Gotta have it and that's my bottom line regards,

http://www.google.com/url?q=http://...QoADAA&usg=AFQjCNE7lDlAEWQW7wyMsz1iPjNOuknwVg


----------



## 1tulip (Oct 22, 2009)

This sounds like something I'd be keen to own, but I have a question. 

With enough money, almost anything is possible, even training a retriever solo. To date, I just haven't been able to convince the hubby (not a dog-a-holic) that sophisticated launching devices and stickmen etc. are a good investment. (Go figure. He thinks making mortgage payments on time is important. What a lack of imagination!)

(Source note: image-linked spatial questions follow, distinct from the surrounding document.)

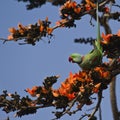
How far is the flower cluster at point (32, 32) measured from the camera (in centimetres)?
393

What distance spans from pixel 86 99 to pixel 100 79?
0.23 meters

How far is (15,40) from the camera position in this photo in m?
3.98

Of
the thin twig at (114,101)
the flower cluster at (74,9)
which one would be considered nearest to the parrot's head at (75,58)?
the flower cluster at (74,9)

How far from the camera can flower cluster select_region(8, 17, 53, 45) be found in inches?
155

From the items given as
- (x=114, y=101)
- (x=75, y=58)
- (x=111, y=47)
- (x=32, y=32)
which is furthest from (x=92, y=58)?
(x=114, y=101)

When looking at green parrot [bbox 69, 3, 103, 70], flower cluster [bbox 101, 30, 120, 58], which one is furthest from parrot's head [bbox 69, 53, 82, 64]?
flower cluster [bbox 101, 30, 120, 58]

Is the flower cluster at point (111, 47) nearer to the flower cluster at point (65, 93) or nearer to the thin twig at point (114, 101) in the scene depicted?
the flower cluster at point (65, 93)

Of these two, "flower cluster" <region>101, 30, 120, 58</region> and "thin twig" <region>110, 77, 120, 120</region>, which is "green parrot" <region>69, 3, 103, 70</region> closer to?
"flower cluster" <region>101, 30, 120, 58</region>

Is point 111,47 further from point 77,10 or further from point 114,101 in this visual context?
point 114,101

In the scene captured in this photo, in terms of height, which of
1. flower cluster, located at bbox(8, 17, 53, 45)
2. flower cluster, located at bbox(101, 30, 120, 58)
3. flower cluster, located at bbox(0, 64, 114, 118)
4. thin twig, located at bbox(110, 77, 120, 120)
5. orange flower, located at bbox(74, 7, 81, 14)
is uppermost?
thin twig, located at bbox(110, 77, 120, 120)

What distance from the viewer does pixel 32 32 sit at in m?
3.98

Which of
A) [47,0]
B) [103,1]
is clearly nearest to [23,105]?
[103,1]

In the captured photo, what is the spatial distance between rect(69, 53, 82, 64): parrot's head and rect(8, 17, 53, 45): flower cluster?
0.63 meters

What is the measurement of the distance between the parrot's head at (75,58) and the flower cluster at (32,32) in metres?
0.63
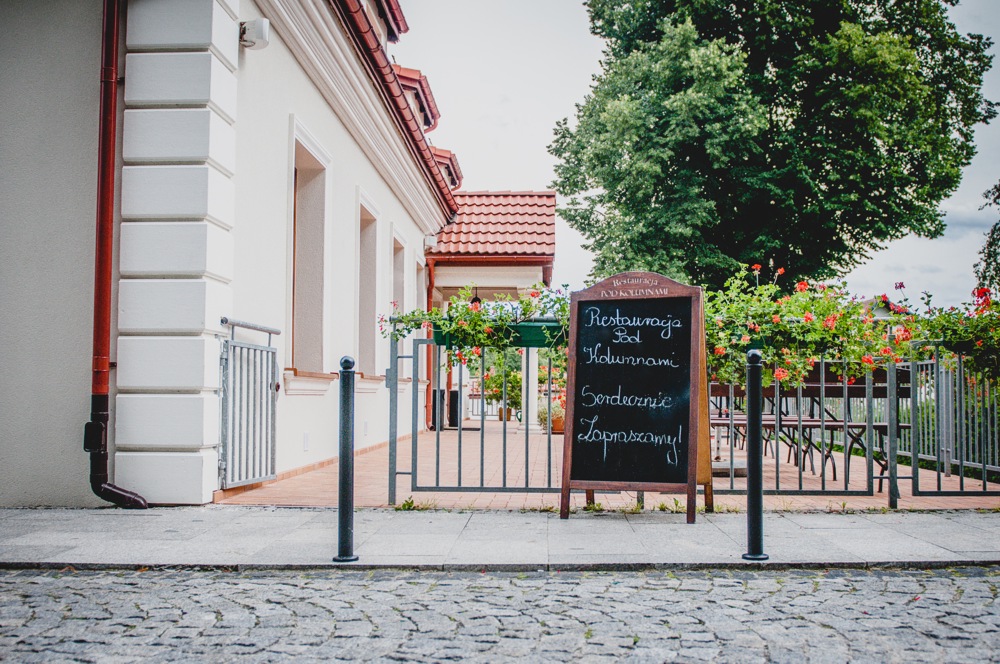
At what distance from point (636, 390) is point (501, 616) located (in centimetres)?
251

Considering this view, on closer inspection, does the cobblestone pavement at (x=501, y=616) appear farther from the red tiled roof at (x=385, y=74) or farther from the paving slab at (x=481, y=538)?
the red tiled roof at (x=385, y=74)

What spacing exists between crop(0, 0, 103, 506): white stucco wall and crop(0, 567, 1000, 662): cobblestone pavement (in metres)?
2.13

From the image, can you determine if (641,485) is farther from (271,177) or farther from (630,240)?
(630,240)

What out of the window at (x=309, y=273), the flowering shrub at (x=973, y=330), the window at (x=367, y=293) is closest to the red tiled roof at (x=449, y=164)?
the window at (x=367, y=293)

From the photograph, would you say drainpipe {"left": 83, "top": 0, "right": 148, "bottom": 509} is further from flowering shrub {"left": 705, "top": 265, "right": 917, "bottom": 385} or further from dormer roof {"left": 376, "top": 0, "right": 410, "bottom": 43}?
dormer roof {"left": 376, "top": 0, "right": 410, "bottom": 43}

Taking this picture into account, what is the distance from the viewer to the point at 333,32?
28.3 feet

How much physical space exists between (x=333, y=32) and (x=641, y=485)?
5.58 m

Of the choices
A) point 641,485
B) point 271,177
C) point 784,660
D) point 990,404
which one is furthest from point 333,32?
point 784,660

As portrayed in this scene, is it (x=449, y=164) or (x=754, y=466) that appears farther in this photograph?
(x=449, y=164)

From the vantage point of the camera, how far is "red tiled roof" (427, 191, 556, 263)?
16500mm

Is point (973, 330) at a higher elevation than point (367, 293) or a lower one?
lower

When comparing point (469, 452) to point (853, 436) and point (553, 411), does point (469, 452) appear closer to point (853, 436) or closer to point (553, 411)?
point (853, 436)

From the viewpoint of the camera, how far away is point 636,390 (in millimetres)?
5801

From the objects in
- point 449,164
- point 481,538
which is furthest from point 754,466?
point 449,164
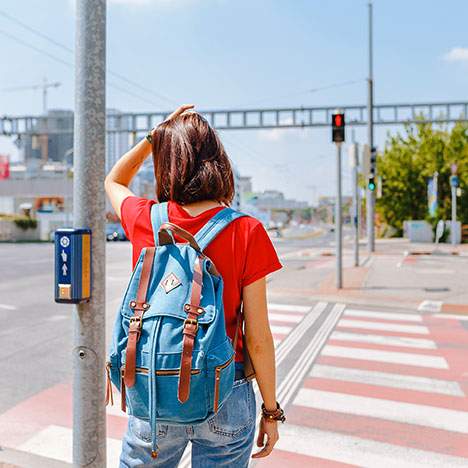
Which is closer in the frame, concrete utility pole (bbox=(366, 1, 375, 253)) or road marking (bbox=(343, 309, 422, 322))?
road marking (bbox=(343, 309, 422, 322))

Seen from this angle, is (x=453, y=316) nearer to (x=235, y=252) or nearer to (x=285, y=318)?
(x=285, y=318)

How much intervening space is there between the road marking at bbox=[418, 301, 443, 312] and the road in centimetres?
20

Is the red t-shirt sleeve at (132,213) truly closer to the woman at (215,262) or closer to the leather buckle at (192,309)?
the woman at (215,262)

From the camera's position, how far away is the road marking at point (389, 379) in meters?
5.43

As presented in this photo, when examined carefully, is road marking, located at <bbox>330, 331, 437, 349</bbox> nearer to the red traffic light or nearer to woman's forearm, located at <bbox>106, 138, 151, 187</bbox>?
the red traffic light

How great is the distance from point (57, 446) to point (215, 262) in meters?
2.85

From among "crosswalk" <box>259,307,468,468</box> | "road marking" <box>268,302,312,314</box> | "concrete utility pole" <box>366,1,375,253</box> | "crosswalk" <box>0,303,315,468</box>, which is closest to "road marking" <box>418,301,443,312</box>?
"road marking" <box>268,302,312,314</box>

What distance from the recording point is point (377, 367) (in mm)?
6211

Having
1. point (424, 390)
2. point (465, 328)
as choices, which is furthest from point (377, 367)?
point (465, 328)

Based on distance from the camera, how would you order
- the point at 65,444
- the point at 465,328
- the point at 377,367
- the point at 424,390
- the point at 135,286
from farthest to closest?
the point at 465,328 < the point at 377,367 < the point at 424,390 < the point at 65,444 < the point at 135,286

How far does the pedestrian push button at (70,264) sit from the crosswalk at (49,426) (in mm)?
1705

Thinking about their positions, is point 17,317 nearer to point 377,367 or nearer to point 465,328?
point 377,367

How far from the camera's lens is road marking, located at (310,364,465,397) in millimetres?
5434

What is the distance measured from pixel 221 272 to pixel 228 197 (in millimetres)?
293
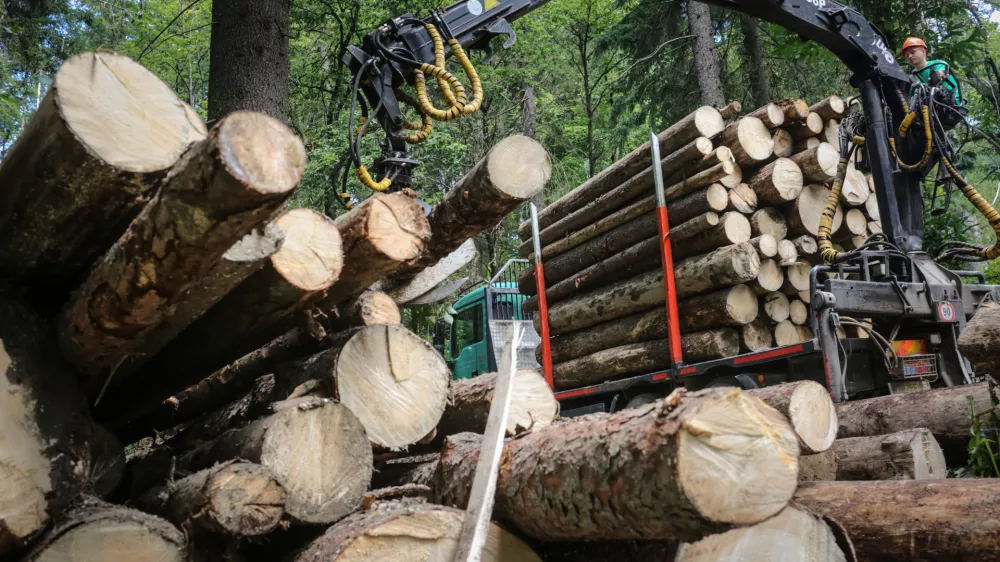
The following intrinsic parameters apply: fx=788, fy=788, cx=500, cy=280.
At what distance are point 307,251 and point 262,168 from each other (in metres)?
0.88

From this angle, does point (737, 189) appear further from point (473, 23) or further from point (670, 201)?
point (473, 23)

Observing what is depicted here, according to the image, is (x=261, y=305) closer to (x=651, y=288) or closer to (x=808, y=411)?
(x=808, y=411)

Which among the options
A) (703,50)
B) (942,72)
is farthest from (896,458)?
(703,50)

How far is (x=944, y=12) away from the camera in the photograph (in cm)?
1023

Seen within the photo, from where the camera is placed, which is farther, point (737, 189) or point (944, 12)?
point (944, 12)

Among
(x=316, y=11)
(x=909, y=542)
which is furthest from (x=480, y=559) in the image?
(x=316, y=11)

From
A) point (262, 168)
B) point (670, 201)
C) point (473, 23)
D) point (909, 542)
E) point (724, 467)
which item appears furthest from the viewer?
point (670, 201)

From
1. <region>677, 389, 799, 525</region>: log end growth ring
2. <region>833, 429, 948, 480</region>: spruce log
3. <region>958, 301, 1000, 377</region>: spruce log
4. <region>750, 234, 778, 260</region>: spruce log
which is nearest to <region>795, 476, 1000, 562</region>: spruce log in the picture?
<region>958, 301, 1000, 377</region>: spruce log

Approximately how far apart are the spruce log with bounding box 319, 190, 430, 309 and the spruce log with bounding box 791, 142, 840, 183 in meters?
4.55

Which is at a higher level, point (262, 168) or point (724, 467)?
point (262, 168)

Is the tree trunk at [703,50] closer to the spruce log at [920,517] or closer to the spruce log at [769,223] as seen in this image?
the spruce log at [769,223]

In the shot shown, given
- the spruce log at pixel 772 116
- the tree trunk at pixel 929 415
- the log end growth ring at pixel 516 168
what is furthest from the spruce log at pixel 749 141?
the log end growth ring at pixel 516 168

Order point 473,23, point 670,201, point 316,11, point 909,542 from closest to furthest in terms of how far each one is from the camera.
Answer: point 909,542, point 473,23, point 670,201, point 316,11

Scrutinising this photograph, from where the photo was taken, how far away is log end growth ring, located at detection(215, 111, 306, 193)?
74.7 inches
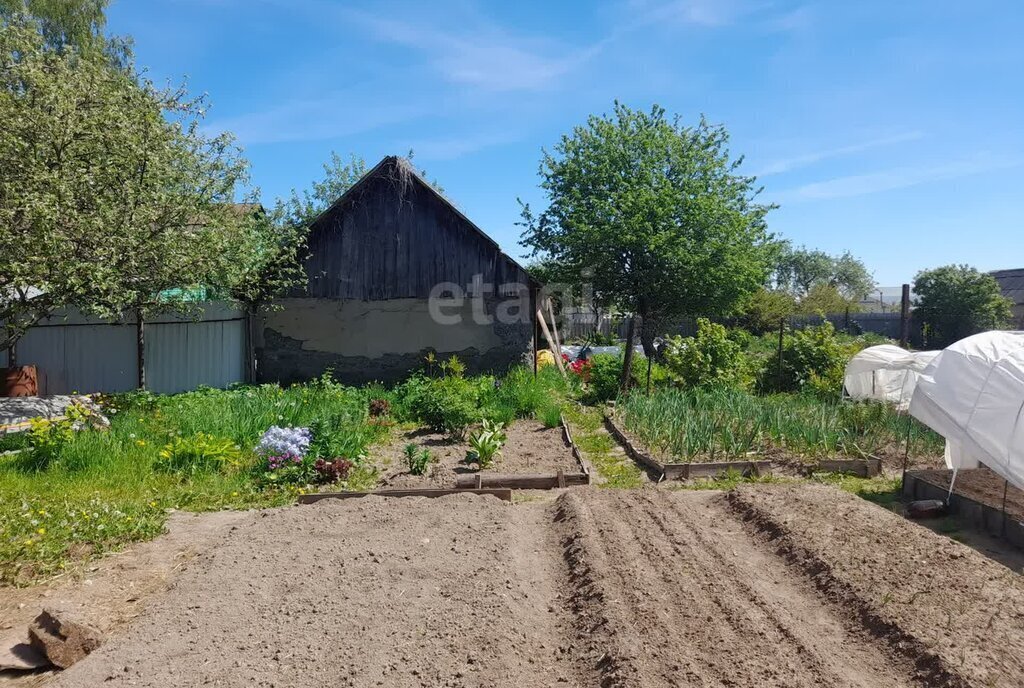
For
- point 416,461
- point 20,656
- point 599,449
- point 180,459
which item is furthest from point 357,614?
point 599,449

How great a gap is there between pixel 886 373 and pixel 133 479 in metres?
11.1

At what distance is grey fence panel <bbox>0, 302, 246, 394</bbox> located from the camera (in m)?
11.9

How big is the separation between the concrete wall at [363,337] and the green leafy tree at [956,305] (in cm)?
2044

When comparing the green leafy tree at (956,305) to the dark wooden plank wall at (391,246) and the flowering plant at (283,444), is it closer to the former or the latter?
the dark wooden plank wall at (391,246)

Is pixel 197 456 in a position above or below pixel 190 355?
below

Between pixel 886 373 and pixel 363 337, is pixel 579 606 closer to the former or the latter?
pixel 886 373

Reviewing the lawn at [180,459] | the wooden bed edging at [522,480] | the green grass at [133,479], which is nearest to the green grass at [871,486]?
the wooden bed edging at [522,480]

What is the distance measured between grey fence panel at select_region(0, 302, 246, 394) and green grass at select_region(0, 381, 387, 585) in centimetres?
172

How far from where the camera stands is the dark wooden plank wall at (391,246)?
44.3 ft

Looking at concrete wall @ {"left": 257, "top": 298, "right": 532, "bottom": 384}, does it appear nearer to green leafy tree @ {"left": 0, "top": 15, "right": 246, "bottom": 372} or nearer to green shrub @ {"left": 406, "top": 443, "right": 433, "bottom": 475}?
green leafy tree @ {"left": 0, "top": 15, "right": 246, "bottom": 372}

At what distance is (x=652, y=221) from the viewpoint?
14.5 metres

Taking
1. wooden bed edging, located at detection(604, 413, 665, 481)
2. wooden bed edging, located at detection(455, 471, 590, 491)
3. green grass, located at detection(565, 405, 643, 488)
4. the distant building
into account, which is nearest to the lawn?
green grass, located at detection(565, 405, 643, 488)

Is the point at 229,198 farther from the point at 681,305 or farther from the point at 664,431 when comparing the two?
the point at 681,305

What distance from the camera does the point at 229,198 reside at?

If I got this video set, will it just say... go by remote equipment and a truck to tote it around in?


----------



## Kenneth Niles Bora (Jul 1, 2004)

1tulip said:


> To date, I just haven't been able to convince the hubby (not a dog-a-holic) that sophisticated launching devices and stickmen etc. are a good investment


Well then you need to decide, continue training him or washing him out.
Some dog training folk I have observed go through 2 or 3 all while still advancing the same dog.

.


----------



## Tim Culligan (Nov 21, 2007)

1tulip, 
I had to laugh when I read your post. I have the same problem with my wife, and her lack of understanding the need for dog training supplies. Do what I did, just order three GU SOG's and Tri-Tronics electronics. I think by spring she will be talking to me.


----------



## silver1108 (Feb 27, 2005)

Bonus
Three SOG and silence. Life doesnt get any better then that
Congrats


----------



## Nate_C (Dec 14, 2008)

He was at last years Lardy transition seminar and did at 2-3 hour preso on training alone. He is a great amature handler and a nice guy. Some of it was good but the problem is that training alone isn't much of a problem with you have 9 remote wingers, 3 remote gunners, 4-wheeler, pen full of ducks, 50 acres with 3 technical ponds....ect... which is what alot of the drills he showed us used. The challenge is what do you do when your limited on these things. I hope this video does that. I am very interested to see.


----------



## KwickLabs (Jan 3, 2003)

> If I got this video set, will it just say... go buy remote equipment and a truck to tote it around in?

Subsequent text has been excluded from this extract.